The Washington Post has an interesting piece about homeless college students in DC:

Lots of college students have special tricks to help them get through these next few weeks of finals. Red Bull, coffee amped up with espresso shots, secret study spots . . .

Ronnell Wilson has learned that this is the time to be extra careful about his backpack. Right before midterms, he lost all of his class work when someone at the shelter swiped his backpack as he slept.

Miracle Lewis… knows that pulling an all-nighter in a room with two dozen women sleeping on their emergency beds is not something she can easily pull off, so she studies during the day.

Lewis and Wilson are both in their 20s, both college students and both homeless.

The Post piece, by Petula Dvorak, takes a look at how destitute students (she profiled students at Catholic University and the University of the District of Columbia) navigate attending college without a permanent address or a steady income.

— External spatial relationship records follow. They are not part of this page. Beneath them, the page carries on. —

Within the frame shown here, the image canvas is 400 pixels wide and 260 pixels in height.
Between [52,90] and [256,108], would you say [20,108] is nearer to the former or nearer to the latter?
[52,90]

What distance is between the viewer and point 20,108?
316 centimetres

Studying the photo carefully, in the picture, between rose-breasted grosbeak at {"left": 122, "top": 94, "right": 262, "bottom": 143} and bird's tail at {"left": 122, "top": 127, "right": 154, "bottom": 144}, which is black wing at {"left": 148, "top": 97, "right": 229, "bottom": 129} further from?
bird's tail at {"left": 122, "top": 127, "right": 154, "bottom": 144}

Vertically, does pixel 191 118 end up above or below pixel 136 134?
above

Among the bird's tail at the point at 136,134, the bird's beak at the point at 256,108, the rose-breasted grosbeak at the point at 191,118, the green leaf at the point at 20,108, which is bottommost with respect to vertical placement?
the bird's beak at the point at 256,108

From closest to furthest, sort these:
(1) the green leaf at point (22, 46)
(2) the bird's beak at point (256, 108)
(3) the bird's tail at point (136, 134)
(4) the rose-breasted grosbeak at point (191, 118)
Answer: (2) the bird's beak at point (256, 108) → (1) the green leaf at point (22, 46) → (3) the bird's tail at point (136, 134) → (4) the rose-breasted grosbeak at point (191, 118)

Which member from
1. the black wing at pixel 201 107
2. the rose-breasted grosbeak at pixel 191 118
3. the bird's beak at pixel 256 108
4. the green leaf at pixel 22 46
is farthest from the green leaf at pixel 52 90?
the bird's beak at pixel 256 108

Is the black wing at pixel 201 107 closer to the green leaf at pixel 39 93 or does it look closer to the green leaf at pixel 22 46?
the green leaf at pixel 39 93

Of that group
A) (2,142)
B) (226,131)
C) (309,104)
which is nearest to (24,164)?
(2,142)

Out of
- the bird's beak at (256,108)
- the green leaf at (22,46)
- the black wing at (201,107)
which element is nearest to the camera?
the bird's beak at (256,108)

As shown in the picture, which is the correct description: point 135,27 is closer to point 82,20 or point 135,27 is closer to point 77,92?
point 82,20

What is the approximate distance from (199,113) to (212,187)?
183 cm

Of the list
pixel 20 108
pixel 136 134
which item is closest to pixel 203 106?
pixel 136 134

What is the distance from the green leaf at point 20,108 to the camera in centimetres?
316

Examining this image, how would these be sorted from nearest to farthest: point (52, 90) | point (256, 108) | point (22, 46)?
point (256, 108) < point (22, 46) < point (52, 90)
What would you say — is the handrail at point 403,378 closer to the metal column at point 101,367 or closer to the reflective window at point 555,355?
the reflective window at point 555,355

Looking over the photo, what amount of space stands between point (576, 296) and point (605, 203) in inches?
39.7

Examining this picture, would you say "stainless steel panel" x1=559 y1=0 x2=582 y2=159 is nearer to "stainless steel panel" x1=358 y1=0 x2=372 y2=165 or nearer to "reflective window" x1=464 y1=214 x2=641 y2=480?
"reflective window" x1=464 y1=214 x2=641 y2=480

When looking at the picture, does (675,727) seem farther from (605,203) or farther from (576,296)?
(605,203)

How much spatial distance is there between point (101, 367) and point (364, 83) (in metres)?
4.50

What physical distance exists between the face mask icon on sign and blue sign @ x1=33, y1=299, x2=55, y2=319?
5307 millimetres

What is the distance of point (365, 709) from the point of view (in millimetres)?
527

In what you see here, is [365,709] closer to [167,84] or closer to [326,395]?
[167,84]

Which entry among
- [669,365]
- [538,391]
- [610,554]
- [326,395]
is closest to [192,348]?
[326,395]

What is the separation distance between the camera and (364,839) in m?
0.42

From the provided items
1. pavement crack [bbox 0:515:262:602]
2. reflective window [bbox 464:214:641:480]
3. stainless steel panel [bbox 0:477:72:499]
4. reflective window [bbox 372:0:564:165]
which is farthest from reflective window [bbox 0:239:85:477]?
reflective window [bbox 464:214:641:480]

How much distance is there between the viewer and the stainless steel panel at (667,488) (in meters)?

The homeless college student story appears occasionally and tends to be anecdotal. This sort of thing is not terribly common. In part because a lifetime of poverty acts as a major damper toward college success, and in part because financial aid generally takes care of living expenses, stories about homelessness and higher education usually have to do with students helping the homeless or pretending to be homeless.

The story oddly treats the students and their struggles as “inspiring” rather than, say, frightening and reflective of something deeply wrong with the financial aid systems in American schools. Still it is a very interesting look at the basic expenses and choices low income students have to make. These matters—where to study, how to get home, where to eat—are things most students take for granted.